As reported by Recode, the FTC’s action – which was similar to the also-failed “Do Not Call Registry” in that it did not adequately end unwanted telemarking calls [PDF] – came after a series of reports by The Wall Street Journal that exposed the underhanded and secretive manner in which tech/media companies collected users’ personal data, so they could target them with advertising.

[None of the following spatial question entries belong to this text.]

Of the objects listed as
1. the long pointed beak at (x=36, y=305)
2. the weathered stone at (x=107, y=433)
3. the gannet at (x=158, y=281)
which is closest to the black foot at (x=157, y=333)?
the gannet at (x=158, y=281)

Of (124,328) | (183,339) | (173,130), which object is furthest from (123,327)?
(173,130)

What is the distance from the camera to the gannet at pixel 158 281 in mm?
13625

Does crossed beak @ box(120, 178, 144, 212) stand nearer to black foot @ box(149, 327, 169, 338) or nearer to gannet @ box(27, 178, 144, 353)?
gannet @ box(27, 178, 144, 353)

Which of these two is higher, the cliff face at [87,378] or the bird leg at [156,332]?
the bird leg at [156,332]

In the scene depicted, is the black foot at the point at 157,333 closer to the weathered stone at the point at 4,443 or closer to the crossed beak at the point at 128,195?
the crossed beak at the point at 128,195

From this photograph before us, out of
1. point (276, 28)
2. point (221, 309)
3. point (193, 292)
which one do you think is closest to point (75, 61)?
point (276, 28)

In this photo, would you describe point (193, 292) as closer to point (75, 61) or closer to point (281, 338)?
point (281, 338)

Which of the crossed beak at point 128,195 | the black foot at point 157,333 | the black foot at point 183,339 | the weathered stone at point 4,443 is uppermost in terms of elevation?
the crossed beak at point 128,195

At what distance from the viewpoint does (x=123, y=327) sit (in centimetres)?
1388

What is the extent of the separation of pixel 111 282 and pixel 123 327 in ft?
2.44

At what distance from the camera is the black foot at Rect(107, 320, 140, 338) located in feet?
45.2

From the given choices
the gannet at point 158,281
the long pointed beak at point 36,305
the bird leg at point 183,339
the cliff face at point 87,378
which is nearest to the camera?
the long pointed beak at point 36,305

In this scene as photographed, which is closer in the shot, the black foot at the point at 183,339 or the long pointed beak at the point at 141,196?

And while many felt the intentions were good, the manner in which the initiative was set up and launched gave a distinct advantage to the largest tech firms. In other words, they were pretty much free to continue doing exactly what the FTC’s “Do Not Track” initiative was intended to stop.
Recode reported further:
By tapping the World Wide Web Consortium, an organization that sets standards for the Web, to work out the details for implementing Do Not Track, the FTC relied on a group dominated by powerful Internet companies. These companies included Google, Facebook and Yahoo, whose businesses depend on online advertising, which require the precision tracking of users. To put it another way, that’s like Sony Pictures inviting the North Koreans to run vulnerability tests on its computer networks.
It’s of little surprise, then, that the Consortium, which created a working group that initially involved representatives from technology, advertising and publishing — found a way to make life difficult for everyone but the biggest Internet players.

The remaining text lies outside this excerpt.